Here is such a solution, with 13 states, and here is an illustration of the solution running for 20, 40, 80, and 160 soldiers. (In these pictures, and all succeeding pictures, the quiescent state is black, the excited state is yellow, and the firing state is white.) Bisecting a row of length N by this method will take around 3N/2 time steps, so the whole solution will take about 3N/2+3N/4+...=3N time steps.

How little time can a solution take? It takes 2N-2 time steps just for a signal to pass from one end of the row to the other and back, so any solution must take at least this much time. In fact there are solutions that take just 2N-2 time steps. Here is a minimal-time solution by Abraham Waksman (Information and Control 9 (1966), 66-78), and here are runs of it for 48, 96, 192, 384, and 768 soldiers.

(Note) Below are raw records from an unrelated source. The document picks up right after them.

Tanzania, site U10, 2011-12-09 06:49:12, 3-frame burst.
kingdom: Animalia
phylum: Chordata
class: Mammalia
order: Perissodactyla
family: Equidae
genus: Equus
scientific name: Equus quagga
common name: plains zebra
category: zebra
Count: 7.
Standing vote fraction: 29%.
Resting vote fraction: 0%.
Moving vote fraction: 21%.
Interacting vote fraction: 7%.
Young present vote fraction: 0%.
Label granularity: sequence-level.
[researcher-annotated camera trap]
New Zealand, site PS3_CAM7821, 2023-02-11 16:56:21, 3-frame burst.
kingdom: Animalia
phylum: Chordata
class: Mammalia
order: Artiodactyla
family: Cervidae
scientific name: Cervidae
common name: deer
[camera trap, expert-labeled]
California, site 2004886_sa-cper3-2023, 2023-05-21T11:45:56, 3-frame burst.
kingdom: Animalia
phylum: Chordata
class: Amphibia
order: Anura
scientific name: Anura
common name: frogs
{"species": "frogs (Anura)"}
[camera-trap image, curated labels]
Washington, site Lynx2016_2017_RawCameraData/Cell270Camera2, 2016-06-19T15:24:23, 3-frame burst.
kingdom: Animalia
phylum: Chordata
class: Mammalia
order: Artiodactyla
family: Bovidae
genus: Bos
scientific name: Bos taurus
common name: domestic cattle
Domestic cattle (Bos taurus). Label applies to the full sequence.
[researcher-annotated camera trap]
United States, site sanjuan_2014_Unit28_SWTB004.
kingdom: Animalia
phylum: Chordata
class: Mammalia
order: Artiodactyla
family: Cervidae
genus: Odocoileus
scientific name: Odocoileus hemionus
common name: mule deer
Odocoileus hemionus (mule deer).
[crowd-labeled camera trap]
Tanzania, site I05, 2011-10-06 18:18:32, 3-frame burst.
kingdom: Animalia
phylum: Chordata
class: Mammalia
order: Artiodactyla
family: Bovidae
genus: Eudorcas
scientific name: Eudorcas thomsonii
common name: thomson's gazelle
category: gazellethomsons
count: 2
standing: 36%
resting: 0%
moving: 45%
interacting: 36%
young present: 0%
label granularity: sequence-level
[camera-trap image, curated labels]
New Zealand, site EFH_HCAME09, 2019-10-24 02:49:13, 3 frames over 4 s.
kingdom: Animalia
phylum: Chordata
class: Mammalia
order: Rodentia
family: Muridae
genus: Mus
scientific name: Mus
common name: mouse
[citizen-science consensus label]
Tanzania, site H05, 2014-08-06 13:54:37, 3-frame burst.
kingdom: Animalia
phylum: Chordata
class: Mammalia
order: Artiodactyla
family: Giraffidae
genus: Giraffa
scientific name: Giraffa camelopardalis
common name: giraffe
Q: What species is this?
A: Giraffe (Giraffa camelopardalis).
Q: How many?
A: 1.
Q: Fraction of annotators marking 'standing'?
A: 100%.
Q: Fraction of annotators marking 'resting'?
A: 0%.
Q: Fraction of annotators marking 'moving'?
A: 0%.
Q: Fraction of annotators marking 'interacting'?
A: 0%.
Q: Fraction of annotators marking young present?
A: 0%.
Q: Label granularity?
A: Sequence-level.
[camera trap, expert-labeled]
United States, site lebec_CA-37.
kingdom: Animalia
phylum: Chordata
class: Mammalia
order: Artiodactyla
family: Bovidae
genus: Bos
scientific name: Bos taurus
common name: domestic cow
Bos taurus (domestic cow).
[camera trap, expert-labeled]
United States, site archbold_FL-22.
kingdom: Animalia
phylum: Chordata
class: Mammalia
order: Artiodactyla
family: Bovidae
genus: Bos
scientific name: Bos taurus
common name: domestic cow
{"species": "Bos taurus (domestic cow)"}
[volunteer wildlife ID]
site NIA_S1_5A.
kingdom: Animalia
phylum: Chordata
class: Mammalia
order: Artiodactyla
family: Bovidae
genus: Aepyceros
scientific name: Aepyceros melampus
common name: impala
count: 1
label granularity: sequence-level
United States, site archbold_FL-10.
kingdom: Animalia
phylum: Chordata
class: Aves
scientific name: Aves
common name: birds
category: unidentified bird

Waksman's solution uses 16 states. Here is a minimal-time solution with 11 states (David Karr, 1999) and runs of it for 20, 40, 80, and 160 soldiers; and here is a minimal-time solution by Robert Balzer with 8 states (Information and Control 10 (1967), 22-42) and runs of it for 20, 40, 80, and 160 soldiers. Finally, here is a minimal-time solution with just six states by Jacques Mazoyer (Theoretical Computer Science 50 (1987), 183-238), and runs of it for 40, 200, 500, and 1000 soldiers.

Obviously, any solution must have at least three states; in fact, it is known (see Balzer's paper) that any minimal-time solution must have at least 5 states. It is not known whether there exists a minimal-time solution with exactly 5 states.